- Siege of Setenil de las Bodegas (1407): Part of the Spanish Reconquista
| Date | 5–25 October 1407 |
| Location | Setenil de las Bodegas |
| Result | Granadan victory |

Belligerents
- Crown of Castile: Emirate of Granada

Commanders and leaders
- Ferdinand of Antequera: Unknown

Strength
- Three cannons: Unknown

Casualties and losses
- Unknown: Unknown

= Siege of Setenil =

The siege of Setenil was military engagement between the Castilians and the Moors of Granada. The Castilians besieged the town of Setenil, near Ronda. The siege lasted for 20 days and ended in failure for Castile.
==Background==
In 1407, the Castilian regent Ferdinand prepared a crusade against the Granadans. However, in June, he fell ill, and the campaign had to be postponed. In September, Ferdinand was healed. He began preparations; he entered the chapel of the kings and took the sword from the hand of the statue of Ferdinand III of Castile. His campaign aimed to capture Ronda, which was the heart of a network of adjacent castles.

On September 26, the Castilians laid siege to Zahara de la Sierra. Using three large cannons, they breached the walls. Four days later, the town surrendered and the Granadans were allowed to depart unharmed.
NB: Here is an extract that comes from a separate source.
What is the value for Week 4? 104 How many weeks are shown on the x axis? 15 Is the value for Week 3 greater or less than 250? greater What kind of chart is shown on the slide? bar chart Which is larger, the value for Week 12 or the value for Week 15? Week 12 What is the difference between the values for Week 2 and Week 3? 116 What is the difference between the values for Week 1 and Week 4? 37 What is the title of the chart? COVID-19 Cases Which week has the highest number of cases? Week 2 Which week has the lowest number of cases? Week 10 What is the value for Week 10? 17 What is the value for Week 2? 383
After this, Ferdinand dispatched a force to scout Ronda; however, after they returned, they reported the city was well fortified. Ferdinand wanted to attack, but his nobles argued against that; instead, they turned to Setenil de las Bodegas.
==Siege==
Ferdinand arrived at Setenil on October 5, and he began setting the guns to bombard the fort. The cannoneers had difficulty finding the range; some projectiles missed their targets, and others created friendly fire, wounding Castilians. Within a few weeks, the Castilians ran out of stones, so each man had to carry a limited number of stones to fire. The Granadans held out, repairing damages done to the walls. The Castilians then assaulted the walls using wooden towers; however, just before it reaches the walls, the wheels of the towns catch in a ditch, unable to move. Many began deserting due to lack of payment and food. As winter was approaching, Ferdinand decided to raise the siege on the 25th, taunted by the Moors.
==Aftermath==
Despite being warmly welcomed, the campaign was a failure, with such a large army and quantities to assault Ronda, yet the Castilians were bogged down at the walls of Setenil. This was due to delay of the campaign, shortage of supplies and money, and lack of coordination between the nobles.
==Sources==
- Joseph F. O’Callaghan (2014), The Last Crusade in the West: Castile and the Conquest of Granada.

- Andrew Wheatcroft (2004), Infidels, A History of the Conflict Between Christendom and Islam.